Extrait du texte.
Alors je pose la question : quelle langue voulons-nous défendre ? Celle que l’on malmène au nom d’une fausse proximité avec le peuple ou celle que l’on honore par le soin, la nuance et la justesse ? Quand on affiche un slogan truffé de fautes sur un panneau de dix mètres ou qu’on érige l’anglicisme en stratégie de marketing, on n’est plus dans la créativité, on est dans la négligence. Défendre le français, c’est aussi défendre sa qualité. Parce qu’une langue qu’on maltraite finit par se taire.

1 Côté, G. (2025, 12 octobre). Le français et les affaires : dérapage linguistique dans une publicité de pneus d’hiver. TVA Nouvelles.


Dans mes écouteurs

Vanille, de son vrai nom Rachel Leblanc, est une auteure-compositrice-interprète montréalaise qui cultive un univers à la fois romantique et empreint de nostalgie. Inspirée par la chanson française des années 1960, le folk californien et la pop ensoleillée d’un autre temps, elle tisse des mélodies douces où s’entremêlent guitare feutrée et mélodies rêveuses. Elle vient de faire paraître Un chant d’amour, un troisième album délicat et lumineux, où chaque morceau semble suspendu entre mélancolie et légèreté.

Voici la pièce Ce n’est pas ici, ce n’est pas ailleurs.

Vanille – Ce n’est pas ici, ce n’est pas ailleurs – Un chant d’amour – #musiquebleue

La bonne nouvelle de cette semaine

Dans la même semaine, Leylah Annie Fernandez a triomphé au Japon, Félix Auger-Aliassime a remporté le tournoi de Bruxelles et les Blue Jays de Toronto ont assuré leur place en Série mondiale.

Extraits d’enregistrements.
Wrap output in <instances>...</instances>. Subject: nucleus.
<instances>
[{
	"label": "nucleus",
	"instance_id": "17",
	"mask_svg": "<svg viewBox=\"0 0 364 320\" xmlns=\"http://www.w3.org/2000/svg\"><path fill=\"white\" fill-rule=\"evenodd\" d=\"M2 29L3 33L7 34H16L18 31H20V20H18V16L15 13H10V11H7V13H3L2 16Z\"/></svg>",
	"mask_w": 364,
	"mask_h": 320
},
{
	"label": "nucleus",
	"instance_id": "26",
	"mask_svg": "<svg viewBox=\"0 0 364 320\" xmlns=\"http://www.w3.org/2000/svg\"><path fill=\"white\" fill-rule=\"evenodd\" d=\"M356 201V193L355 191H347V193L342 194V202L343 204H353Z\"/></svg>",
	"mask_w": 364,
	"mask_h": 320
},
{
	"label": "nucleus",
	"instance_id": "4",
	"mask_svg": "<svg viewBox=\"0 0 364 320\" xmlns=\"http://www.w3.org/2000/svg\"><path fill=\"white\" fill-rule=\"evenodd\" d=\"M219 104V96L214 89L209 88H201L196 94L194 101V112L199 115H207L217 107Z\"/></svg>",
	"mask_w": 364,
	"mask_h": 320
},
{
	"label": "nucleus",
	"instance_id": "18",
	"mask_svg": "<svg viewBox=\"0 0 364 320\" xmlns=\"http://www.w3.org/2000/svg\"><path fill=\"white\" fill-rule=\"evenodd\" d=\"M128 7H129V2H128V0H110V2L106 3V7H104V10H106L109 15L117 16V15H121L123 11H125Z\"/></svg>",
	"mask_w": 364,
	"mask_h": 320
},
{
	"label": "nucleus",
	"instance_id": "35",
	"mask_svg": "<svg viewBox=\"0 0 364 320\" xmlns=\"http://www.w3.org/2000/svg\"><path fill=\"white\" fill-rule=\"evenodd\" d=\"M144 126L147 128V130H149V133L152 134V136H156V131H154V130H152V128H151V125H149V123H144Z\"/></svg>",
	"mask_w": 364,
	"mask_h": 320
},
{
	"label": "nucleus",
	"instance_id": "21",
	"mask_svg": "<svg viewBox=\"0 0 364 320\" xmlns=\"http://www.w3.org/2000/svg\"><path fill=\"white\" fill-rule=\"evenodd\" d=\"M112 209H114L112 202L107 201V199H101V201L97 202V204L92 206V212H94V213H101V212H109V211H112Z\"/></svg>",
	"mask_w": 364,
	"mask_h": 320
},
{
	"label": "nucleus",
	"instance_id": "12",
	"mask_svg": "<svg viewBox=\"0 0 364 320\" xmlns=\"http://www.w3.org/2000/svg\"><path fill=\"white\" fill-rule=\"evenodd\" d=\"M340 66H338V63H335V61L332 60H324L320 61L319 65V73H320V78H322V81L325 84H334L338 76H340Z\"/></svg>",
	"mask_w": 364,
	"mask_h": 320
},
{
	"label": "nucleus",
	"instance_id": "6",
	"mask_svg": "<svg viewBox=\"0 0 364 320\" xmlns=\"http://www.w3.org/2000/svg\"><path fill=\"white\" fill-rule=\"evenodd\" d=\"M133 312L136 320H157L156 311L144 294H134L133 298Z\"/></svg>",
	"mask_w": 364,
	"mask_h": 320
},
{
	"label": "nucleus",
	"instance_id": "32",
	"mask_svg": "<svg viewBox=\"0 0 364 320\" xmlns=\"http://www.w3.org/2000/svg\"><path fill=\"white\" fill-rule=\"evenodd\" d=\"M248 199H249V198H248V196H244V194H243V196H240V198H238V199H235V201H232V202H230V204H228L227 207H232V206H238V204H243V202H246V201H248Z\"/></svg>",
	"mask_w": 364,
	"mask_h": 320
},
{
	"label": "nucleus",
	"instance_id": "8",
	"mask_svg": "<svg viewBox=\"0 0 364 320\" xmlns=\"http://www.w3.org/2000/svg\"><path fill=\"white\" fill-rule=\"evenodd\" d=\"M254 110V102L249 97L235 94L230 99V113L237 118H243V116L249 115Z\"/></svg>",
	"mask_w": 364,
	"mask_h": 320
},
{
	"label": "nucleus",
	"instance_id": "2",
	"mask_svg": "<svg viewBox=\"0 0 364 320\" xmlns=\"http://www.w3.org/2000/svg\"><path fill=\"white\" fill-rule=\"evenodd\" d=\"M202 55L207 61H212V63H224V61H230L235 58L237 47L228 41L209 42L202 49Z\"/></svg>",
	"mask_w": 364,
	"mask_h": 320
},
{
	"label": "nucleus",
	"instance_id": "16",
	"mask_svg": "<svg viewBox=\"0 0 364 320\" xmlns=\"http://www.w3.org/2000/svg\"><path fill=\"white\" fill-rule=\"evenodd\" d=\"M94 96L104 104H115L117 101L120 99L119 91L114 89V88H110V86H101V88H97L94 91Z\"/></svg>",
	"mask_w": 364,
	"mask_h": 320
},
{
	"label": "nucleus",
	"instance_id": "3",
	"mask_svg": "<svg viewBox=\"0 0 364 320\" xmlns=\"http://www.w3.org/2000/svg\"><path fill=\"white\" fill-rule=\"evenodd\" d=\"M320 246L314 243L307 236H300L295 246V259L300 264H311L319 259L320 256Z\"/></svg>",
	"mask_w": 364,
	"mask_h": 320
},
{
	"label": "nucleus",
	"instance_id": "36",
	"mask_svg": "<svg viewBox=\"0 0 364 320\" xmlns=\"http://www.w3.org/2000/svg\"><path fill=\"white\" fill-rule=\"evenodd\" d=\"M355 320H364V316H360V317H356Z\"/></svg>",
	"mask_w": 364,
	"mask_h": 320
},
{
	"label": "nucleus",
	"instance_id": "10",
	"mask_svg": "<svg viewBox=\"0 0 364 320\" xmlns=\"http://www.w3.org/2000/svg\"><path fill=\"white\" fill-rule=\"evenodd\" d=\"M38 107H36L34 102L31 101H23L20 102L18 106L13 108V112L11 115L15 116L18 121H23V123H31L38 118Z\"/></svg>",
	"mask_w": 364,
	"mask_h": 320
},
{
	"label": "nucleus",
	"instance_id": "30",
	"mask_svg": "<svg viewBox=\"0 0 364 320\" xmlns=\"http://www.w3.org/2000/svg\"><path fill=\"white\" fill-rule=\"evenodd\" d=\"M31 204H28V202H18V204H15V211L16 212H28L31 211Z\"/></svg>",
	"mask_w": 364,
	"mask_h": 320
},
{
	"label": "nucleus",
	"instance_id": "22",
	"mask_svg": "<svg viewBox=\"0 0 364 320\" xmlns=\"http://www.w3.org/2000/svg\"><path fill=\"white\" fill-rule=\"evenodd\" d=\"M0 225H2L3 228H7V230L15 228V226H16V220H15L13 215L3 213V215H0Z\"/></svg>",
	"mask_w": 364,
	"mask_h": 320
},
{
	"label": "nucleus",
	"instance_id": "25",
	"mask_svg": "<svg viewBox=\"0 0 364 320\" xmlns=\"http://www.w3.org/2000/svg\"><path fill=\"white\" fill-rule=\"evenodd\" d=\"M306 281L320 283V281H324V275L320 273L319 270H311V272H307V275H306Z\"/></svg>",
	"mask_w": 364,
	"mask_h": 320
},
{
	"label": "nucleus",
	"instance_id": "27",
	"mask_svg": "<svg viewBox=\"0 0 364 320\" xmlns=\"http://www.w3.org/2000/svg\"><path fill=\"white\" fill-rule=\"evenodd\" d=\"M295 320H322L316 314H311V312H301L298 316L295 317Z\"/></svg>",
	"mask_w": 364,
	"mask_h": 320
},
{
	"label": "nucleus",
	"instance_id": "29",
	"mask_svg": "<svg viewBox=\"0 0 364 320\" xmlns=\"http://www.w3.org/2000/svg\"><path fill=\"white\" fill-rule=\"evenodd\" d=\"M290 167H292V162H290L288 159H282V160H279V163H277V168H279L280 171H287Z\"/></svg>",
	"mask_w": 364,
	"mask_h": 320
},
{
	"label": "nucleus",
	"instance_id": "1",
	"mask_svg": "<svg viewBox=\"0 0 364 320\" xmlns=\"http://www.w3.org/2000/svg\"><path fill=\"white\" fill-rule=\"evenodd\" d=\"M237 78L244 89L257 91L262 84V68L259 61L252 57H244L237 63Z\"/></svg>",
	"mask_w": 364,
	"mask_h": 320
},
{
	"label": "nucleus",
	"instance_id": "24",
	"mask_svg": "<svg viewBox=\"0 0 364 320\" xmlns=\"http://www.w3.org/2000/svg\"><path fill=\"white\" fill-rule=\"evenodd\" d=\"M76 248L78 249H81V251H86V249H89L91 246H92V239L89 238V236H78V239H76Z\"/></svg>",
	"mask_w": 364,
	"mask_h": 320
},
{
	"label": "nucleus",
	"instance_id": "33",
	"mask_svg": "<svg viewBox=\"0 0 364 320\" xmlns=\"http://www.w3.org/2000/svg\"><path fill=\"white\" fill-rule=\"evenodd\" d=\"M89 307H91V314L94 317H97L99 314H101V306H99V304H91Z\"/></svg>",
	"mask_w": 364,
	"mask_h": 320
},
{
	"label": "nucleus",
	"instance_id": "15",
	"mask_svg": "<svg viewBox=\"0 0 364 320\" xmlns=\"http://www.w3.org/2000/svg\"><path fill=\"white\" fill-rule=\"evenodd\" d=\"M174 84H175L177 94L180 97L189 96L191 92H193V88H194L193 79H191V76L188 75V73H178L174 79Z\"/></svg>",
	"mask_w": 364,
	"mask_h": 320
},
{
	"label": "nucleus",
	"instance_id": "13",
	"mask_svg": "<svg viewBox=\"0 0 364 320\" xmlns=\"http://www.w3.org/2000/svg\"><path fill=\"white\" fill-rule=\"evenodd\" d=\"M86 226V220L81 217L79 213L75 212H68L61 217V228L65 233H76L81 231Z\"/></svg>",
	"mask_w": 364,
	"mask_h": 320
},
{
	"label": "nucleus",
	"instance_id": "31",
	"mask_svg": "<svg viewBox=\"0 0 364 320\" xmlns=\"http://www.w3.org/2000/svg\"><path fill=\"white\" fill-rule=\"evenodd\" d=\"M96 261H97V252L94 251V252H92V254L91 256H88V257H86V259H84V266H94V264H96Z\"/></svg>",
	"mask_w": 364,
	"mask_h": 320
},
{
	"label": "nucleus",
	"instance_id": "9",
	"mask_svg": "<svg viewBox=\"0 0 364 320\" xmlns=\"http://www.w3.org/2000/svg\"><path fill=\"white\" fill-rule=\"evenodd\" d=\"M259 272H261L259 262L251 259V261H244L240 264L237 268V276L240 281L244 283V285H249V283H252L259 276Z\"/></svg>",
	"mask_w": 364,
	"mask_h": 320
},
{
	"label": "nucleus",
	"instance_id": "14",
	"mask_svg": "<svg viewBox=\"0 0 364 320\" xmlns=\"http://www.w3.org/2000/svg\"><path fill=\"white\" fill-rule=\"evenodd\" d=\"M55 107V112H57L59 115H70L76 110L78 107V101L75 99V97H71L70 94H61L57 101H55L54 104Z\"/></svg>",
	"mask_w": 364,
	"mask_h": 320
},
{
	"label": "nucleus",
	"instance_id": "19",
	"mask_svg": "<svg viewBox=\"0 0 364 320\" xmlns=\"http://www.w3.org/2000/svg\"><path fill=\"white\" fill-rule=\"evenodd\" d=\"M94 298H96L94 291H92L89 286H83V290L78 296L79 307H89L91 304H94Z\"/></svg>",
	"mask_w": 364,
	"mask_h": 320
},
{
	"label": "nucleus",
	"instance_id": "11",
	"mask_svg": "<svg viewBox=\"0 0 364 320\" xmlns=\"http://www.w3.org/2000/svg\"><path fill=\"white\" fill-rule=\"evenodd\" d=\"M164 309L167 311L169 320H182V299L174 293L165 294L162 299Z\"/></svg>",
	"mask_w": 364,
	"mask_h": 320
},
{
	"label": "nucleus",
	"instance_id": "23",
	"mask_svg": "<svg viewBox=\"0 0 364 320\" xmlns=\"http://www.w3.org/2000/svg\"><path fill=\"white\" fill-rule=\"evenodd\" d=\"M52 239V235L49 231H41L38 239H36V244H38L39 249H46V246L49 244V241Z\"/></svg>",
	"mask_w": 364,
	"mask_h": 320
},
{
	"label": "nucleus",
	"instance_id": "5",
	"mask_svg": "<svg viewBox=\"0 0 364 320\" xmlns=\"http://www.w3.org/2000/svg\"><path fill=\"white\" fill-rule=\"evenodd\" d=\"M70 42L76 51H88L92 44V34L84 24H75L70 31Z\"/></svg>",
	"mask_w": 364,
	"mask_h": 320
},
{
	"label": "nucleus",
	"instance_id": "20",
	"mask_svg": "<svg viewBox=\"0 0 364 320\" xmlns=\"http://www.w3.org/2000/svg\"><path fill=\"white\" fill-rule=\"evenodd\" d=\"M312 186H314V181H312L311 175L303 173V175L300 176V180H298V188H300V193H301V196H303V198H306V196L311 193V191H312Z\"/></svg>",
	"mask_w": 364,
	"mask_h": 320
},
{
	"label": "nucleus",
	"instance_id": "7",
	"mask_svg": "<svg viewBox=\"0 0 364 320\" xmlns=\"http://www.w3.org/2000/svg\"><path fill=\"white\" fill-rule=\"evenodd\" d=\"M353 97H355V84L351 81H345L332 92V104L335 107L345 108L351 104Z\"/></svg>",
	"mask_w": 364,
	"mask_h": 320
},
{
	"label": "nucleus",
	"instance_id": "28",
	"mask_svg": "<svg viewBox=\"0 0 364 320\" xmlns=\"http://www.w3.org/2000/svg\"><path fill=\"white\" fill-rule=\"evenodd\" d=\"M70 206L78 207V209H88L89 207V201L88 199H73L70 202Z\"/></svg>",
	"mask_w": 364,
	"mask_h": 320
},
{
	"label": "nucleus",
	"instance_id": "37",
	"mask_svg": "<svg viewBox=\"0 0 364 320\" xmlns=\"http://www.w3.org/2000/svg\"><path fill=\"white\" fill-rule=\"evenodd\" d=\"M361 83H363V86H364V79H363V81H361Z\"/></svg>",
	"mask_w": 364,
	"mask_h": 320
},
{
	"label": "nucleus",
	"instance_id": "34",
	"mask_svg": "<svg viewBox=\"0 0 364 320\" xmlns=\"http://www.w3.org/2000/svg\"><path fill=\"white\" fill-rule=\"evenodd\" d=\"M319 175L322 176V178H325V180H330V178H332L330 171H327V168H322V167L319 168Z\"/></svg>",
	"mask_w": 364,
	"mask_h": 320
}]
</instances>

Consignes.
a) Répondez à ces questions sur le texte sur la langue, la musique et le sport :
(i) Selon le texte, que finit par faire une langue qu’on maltraite ?
(ii) Quel est le vrai nom de Vanille ?
(iii) Quel tournoi Félix Auger-Aliassime a-t-il remporté ?
b) Nommez tous les athlètes et toutes les équipes dont le texte sur la langue, la musique et le sport mentionne un succès.
c) Poursuivez le texte sur la langue, la musique et le sport après sa dernière phrase.

Réponses.
a)
(i) Elle finit par se taire.
(ii) Rachel Leblanc.
(iii) Le tournoi de Bruxelles.

b) Leylah Annie Fernandez, Félix Auger-Aliassime, les Blue Jays de Toronto

c)
Le sport nous libère des tensions.


Billet du 10 octobre 2025 : L’espoir au fil de l’eau

Durant trois jours cette semaine, les résidents de Blainville et de Sainte-Thérèse ont dû faire bouillir leur eau avant de la consommer. La raison ? Le niveau anormalement bas de la rivière des Mille-Îles, au point où il n’était plus possible de maintenir une quantité minimale de chlore dans le réseau d’aqueduc. À certains endroits, la rivière semble avoir disparu : un lit de boue, quelques flaques d’eau isolées, des poissons prisonniers du néant. Des résidents âgés affirment n’avoir jamais vu la rivière aussi basse de toute leur vie. Le décor qu’on admire habituellement pour ses reflets argentés et ses hérons tranquilles s’est soudain mué en paysage d’alerte. L’eau, ce fil invisible qui relie la vie, la santé et le quotidien a rappelé sa fragilité. Ce qui paraissait acquis ne l’est plus.

Cette scène, pourtant locale, résume à elle seule l’ampleur du problème. Le dérèglement climatique ne se mesure plus seulement en degrés, mais en gestes quotidiens : faire bouillir l’eau, éviter les feux à ciel ouvert, surveiller les restrictions d’arrosage. Dans une entrevue récente, David Suzuki rappelait que l’humanité a déjà franchi sept des neuf « limites planétaires » identifiées par la science, celles qu’il ne fallait surtout pas dépasser. 1 « Nous devrions être terrifiés si nous dépassons une seule de ces limites », dit-il, en appelant à des « mesures héroïques » d’ici cinq ans. Il parle de limites planétaires, mais elles se traduisent ici par des rivières à sec, des forêts surchauffées, des sols épuisés. Le monde ne s’effondre pas d’un seul coup : il s’effrite par petites fissures, si fines qu’on ne les remarque que lorsqu’elles atteignent nos robinets.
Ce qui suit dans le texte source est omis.